Economic Consequences
As the fortunes of extremely rich people recede, some measures of wealth inequality will probably decline (for example, the share of total wealth owned by the richest .0001%). Some commentators see this as unambiguously positive for a variety of reasons. French economist Thomas Piketty has warned of a dark future in which increasing concentration of wealth results in undue political influence and an “heiristocracy” whereby undeserving offspring of billionaires become the dominant class. In Piketty’s story, fortunes more or less automatically increase over time.
I don’t see this happening. There is significant downward mobility among the .0001%. For example, it has been reported that among the many descendants of Cornelius Vanderbilt, the richest man in the world in 1870, there is not a millionaire in the bunch. It is almost as hard to remain in the .0001% as it is to get there in the first place.

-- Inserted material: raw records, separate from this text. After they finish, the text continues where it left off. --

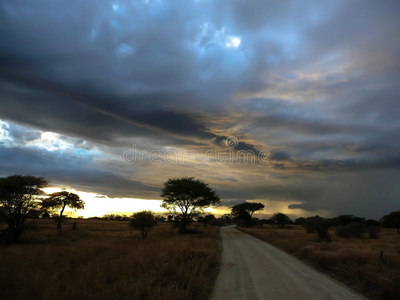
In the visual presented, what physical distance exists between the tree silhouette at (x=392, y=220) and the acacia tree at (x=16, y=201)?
80735 millimetres

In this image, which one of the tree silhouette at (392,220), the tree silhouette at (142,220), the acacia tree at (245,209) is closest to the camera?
the tree silhouette at (142,220)

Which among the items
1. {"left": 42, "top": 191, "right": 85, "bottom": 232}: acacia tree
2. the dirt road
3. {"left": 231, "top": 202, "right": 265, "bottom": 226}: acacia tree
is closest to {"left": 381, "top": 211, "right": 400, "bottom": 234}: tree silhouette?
{"left": 231, "top": 202, "right": 265, "bottom": 226}: acacia tree

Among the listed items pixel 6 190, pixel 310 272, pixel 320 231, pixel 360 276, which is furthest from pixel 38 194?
pixel 320 231

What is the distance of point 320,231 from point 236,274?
31.1m

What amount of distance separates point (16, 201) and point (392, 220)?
83083 mm

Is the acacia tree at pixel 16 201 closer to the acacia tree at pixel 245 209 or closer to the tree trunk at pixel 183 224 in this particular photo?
the tree trunk at pixel 183 224

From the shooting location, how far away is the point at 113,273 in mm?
9578

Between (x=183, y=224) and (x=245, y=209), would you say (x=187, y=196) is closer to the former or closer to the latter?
(x=183, y=224)

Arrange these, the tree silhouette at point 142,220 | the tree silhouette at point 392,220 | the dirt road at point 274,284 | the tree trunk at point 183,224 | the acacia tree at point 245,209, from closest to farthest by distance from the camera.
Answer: the dirt road at point 274,284 → the tree silhouette at point 142,220 → the tree trunk at point 183,224 → the tree silhouette at point 392,220 → the acacia tree at point 245,209

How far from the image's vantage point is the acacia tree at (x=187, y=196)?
46750 mm

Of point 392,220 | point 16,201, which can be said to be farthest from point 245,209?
point 16,201

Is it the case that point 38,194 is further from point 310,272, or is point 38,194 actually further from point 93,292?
point 310,272

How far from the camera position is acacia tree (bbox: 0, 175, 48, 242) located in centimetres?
2852

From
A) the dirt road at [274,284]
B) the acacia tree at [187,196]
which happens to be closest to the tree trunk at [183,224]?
the acacia tree at [187,196]
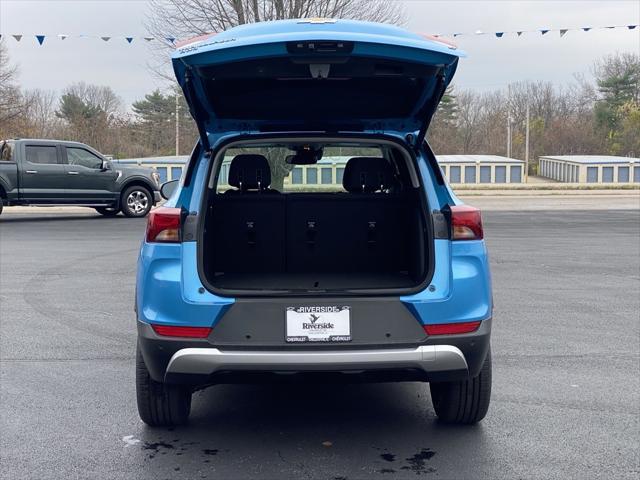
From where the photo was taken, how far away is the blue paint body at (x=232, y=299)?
368cm

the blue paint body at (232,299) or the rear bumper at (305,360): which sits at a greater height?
the blue paint body at (232,299)

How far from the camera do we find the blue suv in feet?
12.5

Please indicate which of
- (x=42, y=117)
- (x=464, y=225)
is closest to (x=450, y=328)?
(x=464, y=225)

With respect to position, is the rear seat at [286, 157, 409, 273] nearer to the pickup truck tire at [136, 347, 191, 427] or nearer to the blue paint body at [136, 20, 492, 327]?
the blue paint body at [136, 20, 492, 327]

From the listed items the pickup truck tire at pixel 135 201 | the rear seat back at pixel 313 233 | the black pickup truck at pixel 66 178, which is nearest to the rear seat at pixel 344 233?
the rear seat back at pixel 313 233

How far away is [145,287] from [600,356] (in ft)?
12.2

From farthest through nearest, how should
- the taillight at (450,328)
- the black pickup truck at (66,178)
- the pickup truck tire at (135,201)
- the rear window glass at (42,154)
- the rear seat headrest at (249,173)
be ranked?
the pickup truck tire at (135,201) < the rear window glass at (42,154) < the black pickup truck at (66,178) < the rear seat headrest at (249,173) < the taillight at (450,328)

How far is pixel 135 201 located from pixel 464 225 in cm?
1646

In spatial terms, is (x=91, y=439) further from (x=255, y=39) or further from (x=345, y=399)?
(x=255, y=39)

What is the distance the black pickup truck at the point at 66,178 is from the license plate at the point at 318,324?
52.7 feet

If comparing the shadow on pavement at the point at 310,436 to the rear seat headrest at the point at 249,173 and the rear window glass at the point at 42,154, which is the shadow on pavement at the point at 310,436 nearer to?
the rear seat headrest at the point at 249,173

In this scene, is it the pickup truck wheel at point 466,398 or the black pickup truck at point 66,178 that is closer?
the pickup truck wheel at point 466,398

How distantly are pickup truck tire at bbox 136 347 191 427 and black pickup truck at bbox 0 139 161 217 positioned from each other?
50.1 feet

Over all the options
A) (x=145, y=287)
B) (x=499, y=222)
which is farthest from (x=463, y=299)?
(x=499, y=222)
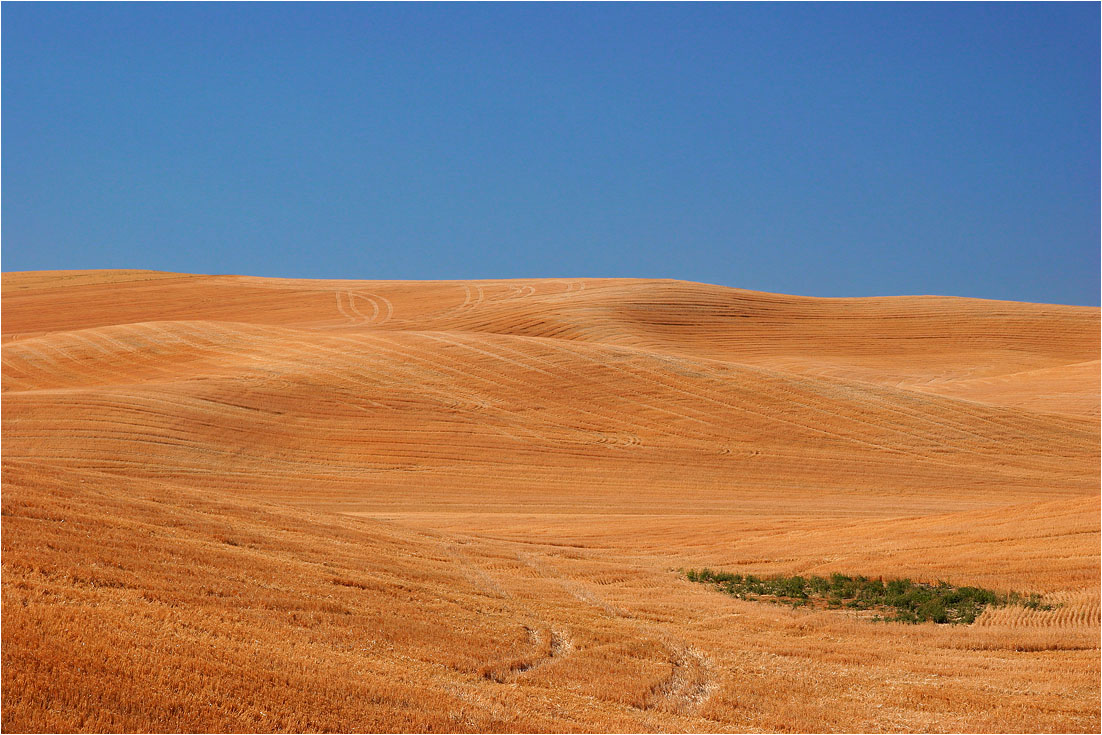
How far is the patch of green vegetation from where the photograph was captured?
53.5 ft

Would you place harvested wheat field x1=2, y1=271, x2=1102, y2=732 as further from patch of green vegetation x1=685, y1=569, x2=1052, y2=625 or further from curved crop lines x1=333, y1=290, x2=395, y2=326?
curved crop lines x1=333, y1=290, x2=395, y2=326

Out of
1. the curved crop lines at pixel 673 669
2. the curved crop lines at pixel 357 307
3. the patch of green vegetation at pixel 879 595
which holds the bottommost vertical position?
the patch of green vegetation at pixel 879 595

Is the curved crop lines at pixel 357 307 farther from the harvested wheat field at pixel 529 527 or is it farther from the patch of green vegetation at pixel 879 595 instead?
the patch of green vegetation at pixel 879 595

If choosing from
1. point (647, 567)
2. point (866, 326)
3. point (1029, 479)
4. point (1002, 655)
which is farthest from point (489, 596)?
point (866, 326)

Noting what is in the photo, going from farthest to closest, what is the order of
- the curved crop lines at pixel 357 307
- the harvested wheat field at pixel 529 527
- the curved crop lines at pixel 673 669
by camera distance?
the curved crop lines at pixel 357 307
the curved crop lines at pixel 673 669
the harvested wheat field at pixel 529 527

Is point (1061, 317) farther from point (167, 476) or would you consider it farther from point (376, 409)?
point (167, 476)

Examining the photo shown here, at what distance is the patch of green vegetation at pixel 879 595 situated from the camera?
53.5 ft

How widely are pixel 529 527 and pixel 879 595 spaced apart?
36.4 feet

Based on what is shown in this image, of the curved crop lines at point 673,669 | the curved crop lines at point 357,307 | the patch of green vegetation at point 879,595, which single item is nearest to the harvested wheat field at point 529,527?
the curved crop lines at point 673,669

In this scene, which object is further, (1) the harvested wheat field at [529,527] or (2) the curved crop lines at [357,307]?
(2) the curved crop lines at [357,307]

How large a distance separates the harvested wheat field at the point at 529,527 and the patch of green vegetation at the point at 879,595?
1.38 ft

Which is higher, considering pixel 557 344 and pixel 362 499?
pixel 557 344

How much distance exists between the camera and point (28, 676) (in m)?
7.98

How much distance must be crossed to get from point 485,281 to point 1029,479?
6424cm
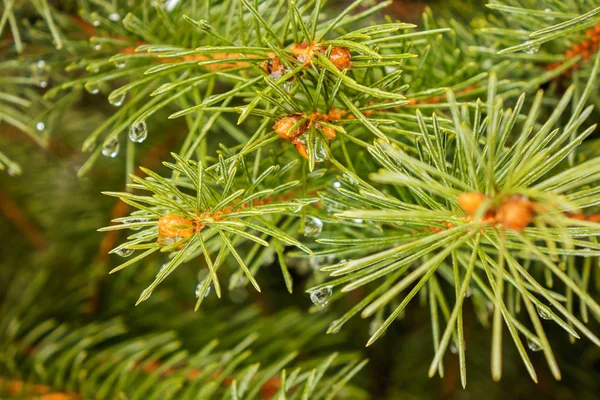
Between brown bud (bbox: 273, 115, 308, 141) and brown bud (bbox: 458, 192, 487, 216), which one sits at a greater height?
brown bud (bbox: 273, 115, 308, 141)

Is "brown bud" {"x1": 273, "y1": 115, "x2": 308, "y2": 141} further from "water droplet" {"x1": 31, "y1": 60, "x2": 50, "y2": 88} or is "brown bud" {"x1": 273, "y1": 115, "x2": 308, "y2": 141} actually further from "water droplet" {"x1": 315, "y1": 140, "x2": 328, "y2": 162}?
"water droplet" {"x1": 31, "y1": 60, "x2": 50, "y2": 88}

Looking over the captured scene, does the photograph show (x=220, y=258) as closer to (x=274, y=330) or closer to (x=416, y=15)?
(x=274, y=330)

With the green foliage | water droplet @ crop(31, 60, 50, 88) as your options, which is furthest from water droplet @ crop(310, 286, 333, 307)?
water droplet @ crop(31, 60, 50, 88)

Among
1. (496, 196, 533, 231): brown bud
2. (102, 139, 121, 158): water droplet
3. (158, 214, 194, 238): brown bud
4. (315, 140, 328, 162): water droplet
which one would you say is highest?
(102, 139, 121, 158): water droplet

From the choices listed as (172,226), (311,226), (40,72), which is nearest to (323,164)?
(311,226)

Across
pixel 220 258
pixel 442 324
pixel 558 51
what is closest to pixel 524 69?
pixel 558 51

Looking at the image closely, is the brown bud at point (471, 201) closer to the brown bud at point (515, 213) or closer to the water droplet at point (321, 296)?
the brown bud at point (515, 213)

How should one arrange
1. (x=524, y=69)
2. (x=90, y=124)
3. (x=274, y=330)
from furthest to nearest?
(x=90, y=124) → (x=274, y=330) → (x=524, y=69)
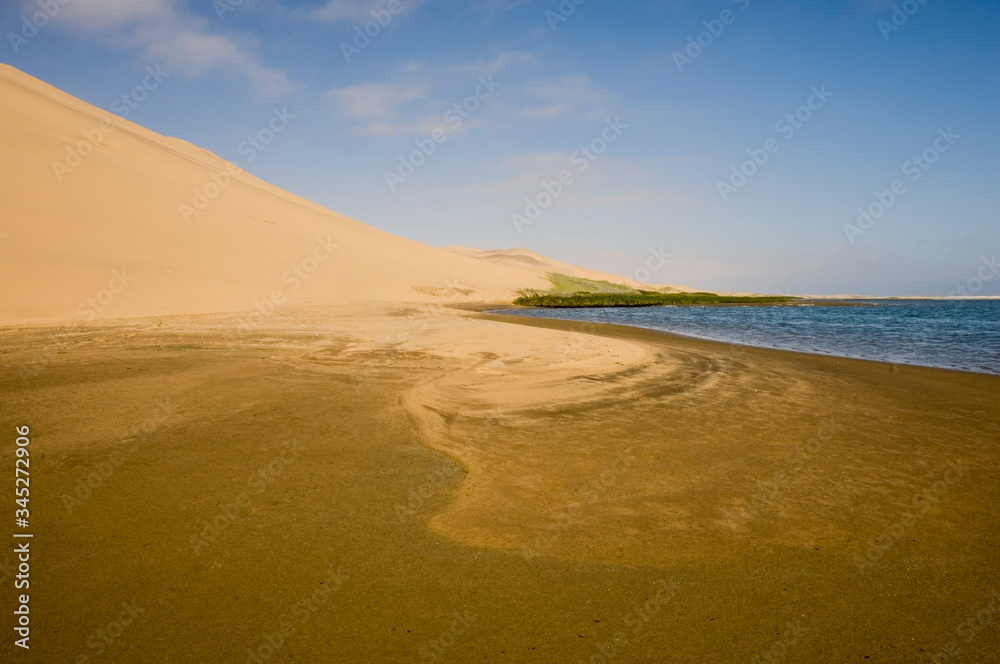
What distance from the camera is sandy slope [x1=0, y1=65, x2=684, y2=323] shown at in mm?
17463

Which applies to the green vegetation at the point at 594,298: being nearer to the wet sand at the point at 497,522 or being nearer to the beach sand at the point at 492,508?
the beach sand at the point at 492,508

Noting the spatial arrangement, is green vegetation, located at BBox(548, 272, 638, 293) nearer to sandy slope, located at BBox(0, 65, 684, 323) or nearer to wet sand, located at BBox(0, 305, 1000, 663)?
sandy slope, located at BBox(0, 65, 684, 323)

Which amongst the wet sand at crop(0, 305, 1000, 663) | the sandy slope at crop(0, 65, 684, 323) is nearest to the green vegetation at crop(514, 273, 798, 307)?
the sandy slope at crop(0, 65, 684, 323)

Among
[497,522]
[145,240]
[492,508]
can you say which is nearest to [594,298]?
[145,240]

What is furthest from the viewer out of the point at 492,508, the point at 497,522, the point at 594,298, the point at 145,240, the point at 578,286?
the point at 578,286

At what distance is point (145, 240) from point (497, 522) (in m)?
25.8

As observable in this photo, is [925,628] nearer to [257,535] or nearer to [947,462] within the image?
[947,462]

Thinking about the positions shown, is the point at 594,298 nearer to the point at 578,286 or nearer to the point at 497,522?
the point at 578,286

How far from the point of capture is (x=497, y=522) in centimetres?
361

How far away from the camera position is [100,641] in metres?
2.43

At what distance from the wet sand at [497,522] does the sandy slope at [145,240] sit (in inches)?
492

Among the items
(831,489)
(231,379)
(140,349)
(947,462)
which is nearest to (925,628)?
(831,489)

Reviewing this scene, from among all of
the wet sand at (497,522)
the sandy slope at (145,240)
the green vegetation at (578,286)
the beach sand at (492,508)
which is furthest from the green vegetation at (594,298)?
the wet sand at (497,522)

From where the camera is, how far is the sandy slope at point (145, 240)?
1746 cm
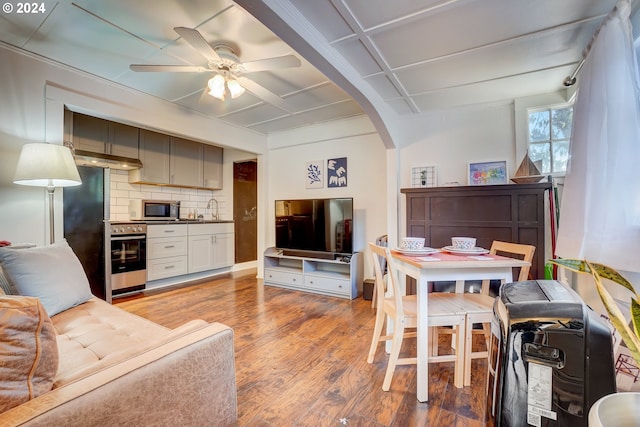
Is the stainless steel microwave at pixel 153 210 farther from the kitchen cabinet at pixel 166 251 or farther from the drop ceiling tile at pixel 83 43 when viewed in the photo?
the drop ceiling tile at pixel 83 43

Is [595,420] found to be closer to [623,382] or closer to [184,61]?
[623,382]

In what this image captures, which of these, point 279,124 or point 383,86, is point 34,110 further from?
point 383,86

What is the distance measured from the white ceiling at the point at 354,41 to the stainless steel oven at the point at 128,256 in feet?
5.92

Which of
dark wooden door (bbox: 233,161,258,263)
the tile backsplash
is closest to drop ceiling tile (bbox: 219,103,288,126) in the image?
dark wooden door (bbox: 233,161,258,263)

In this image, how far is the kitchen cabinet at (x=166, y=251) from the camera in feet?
12.5

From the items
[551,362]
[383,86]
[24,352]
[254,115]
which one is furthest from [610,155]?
[254,115]

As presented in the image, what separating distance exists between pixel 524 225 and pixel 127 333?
312 centimetres

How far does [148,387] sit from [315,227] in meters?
3.02

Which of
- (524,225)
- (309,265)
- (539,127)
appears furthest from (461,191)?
(309,265)

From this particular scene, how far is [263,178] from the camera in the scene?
453 cm

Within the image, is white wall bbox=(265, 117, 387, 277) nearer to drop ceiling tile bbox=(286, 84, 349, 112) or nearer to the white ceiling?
drop ceiling tile bbox=(286, 84, 349, 112)

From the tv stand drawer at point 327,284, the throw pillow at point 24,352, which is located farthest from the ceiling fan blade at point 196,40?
the tv stand drawer at point 327,284

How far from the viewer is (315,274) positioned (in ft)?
11.9

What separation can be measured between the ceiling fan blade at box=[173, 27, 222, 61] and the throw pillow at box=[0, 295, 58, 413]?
1.66m
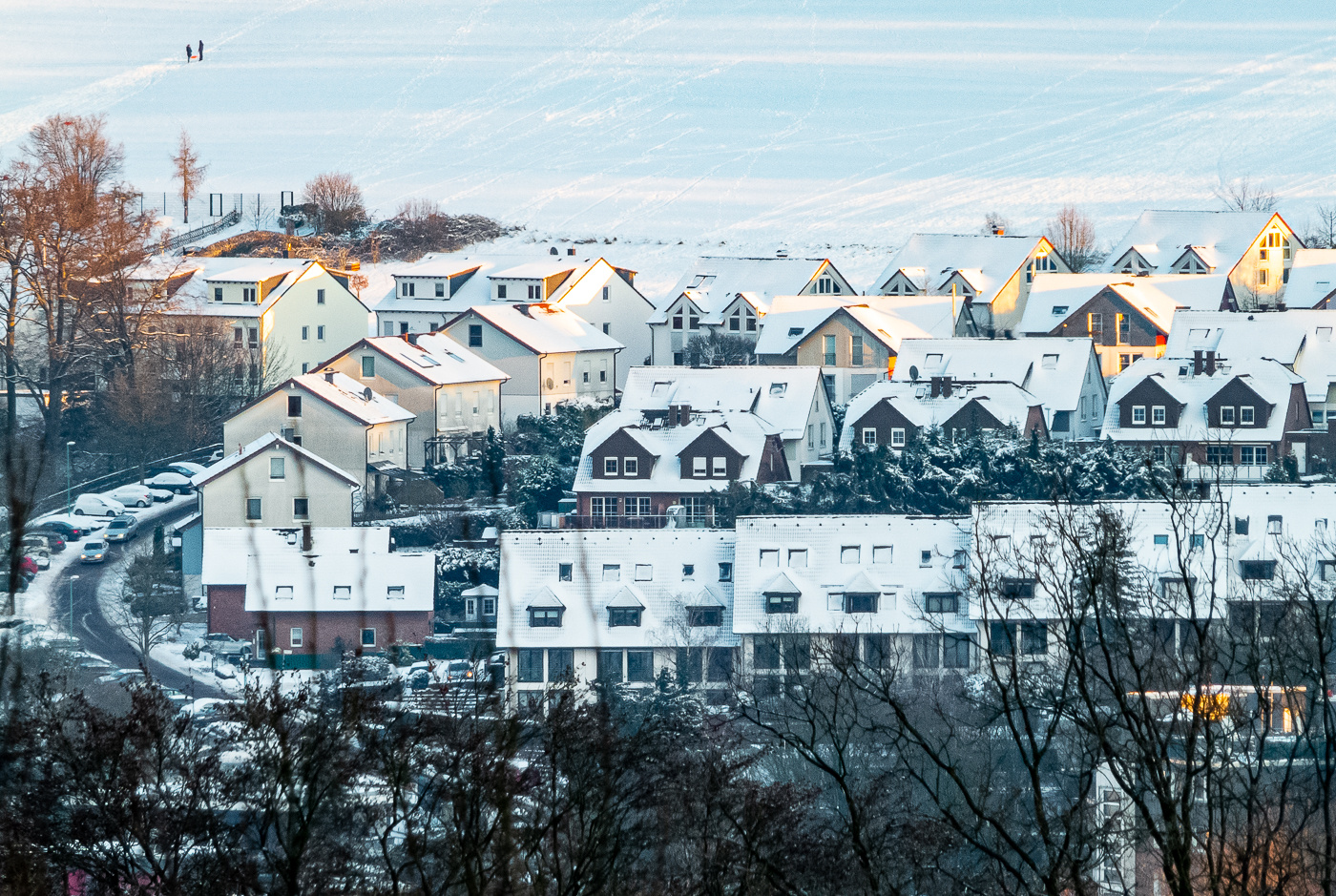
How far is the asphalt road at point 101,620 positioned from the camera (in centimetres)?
1903

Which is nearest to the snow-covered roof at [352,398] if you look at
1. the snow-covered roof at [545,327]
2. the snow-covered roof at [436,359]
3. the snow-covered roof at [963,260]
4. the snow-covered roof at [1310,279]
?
the snow-covered roof at [436,359]

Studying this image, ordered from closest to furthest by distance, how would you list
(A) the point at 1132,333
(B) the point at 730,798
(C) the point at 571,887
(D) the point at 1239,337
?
(C) the point at 571,887, (B) the point at 730,798, (D) the point at 1239,337, (A) the point at 1132,333

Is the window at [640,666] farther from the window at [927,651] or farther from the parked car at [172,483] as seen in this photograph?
the parked car at [172,483]

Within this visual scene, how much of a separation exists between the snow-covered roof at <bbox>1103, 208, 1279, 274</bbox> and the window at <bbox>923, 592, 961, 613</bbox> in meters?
20.6

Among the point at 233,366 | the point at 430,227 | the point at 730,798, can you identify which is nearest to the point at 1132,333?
the point at 233,366

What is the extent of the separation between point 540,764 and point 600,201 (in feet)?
166

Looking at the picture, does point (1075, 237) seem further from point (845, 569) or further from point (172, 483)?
point (845, 569)

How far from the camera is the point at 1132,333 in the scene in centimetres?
3294

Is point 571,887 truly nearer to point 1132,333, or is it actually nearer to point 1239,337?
point 1239,337

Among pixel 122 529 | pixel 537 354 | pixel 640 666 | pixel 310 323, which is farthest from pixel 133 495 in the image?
pixel 640 666

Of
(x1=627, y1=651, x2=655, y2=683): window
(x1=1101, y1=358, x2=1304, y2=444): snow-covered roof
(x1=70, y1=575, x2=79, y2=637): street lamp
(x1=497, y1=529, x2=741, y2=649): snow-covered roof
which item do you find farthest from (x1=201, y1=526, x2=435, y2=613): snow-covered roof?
(x1=1101, y1=358, x2=1304, y2=444): snow-covered roof

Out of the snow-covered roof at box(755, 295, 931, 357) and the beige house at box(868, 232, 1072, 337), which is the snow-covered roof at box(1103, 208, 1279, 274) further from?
the snow-covered roof at box(755, 295, 931, 357)

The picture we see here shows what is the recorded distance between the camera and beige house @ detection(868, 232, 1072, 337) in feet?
120

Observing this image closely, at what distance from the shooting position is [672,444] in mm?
25938
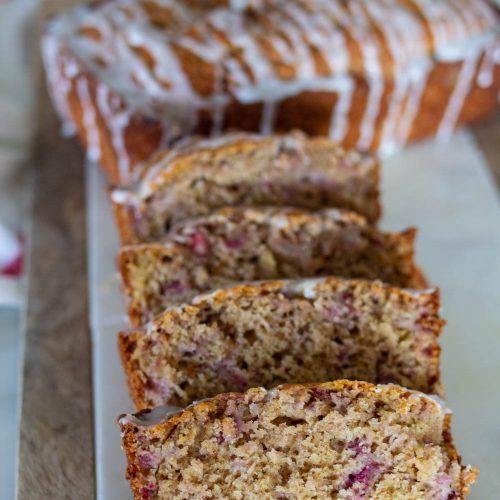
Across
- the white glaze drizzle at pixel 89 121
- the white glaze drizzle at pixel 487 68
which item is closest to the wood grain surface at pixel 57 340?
the white glaze drizzle at pixel 89 121

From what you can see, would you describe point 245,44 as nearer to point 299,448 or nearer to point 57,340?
point 57,340

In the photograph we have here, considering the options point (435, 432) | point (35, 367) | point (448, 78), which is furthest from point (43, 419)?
point (448, 78)

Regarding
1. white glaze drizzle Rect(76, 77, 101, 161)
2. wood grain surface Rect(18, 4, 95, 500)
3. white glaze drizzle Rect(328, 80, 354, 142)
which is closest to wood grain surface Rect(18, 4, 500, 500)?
wood grain surface Rect(18, 4, 95, 500)

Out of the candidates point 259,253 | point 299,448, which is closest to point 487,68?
point 259,253

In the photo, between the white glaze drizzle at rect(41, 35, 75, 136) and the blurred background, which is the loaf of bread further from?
the blurred background

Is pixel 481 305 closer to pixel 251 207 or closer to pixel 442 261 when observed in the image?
pixel 442 261

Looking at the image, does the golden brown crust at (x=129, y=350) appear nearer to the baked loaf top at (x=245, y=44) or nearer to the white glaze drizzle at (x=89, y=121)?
the baked loaf top at (x=245, y=44)
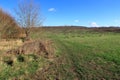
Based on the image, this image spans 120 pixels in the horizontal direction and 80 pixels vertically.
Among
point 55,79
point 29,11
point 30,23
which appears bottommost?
point 55,79

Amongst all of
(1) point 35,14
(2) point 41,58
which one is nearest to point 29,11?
(1) point 35,14

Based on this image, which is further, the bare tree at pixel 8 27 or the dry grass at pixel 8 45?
the bare tree at pixel 8 27

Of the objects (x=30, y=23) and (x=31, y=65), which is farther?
(x=30, y=23)

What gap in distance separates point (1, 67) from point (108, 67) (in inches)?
260

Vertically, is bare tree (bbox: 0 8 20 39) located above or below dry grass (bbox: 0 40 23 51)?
above

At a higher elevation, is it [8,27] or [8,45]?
[8,27]

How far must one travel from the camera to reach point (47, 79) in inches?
390

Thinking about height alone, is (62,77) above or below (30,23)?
below

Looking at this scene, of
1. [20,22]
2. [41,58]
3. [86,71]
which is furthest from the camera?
[20,22]

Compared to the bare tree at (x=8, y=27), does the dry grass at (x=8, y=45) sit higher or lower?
lower

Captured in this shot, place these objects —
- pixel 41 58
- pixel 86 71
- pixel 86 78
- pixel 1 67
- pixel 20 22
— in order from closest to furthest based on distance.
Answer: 1. pixel 86 78
2. pixel 86 71
3. pixel 1 67
4. pixel 41 58
5. pixel 20 22

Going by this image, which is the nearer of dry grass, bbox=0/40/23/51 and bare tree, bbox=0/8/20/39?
dry grass, bbox=0/40/23/51

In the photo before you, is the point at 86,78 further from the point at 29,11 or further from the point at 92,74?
the point at 29,11

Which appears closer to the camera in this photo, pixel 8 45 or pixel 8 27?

Meanwhile, rich people make significant contributions to the economy. For one, first generation billionaires are generally entrepreneurs who came up with new products or innovations that were highly valuable to millions of customers. Second, billionaires generally have high savings rates. They provide a large share of the funding for real investment by new and existing companies. Third, they support new industries by being the guinea pigs to buy new products with marginal capabilities at outrageous prices (think of the 1980s cell phone that cost $3,000, was one foot long, weighed three pounds and had very few capabilities). Similarly for electric cars, solar panels and smart watches. Finally, many billionaires fund useful research projects and charitable giving. Think of the Gates Foundation efforts to kill malaria and to develop clean and safe nuclear power. Or James Simons, founder of Renaissance Capital, funding research into pure mathematics.
The real question, it seems to me, is whether you believe that the capital amassed by mega-billionaires is better managed by them or by bureaucrats and politicians.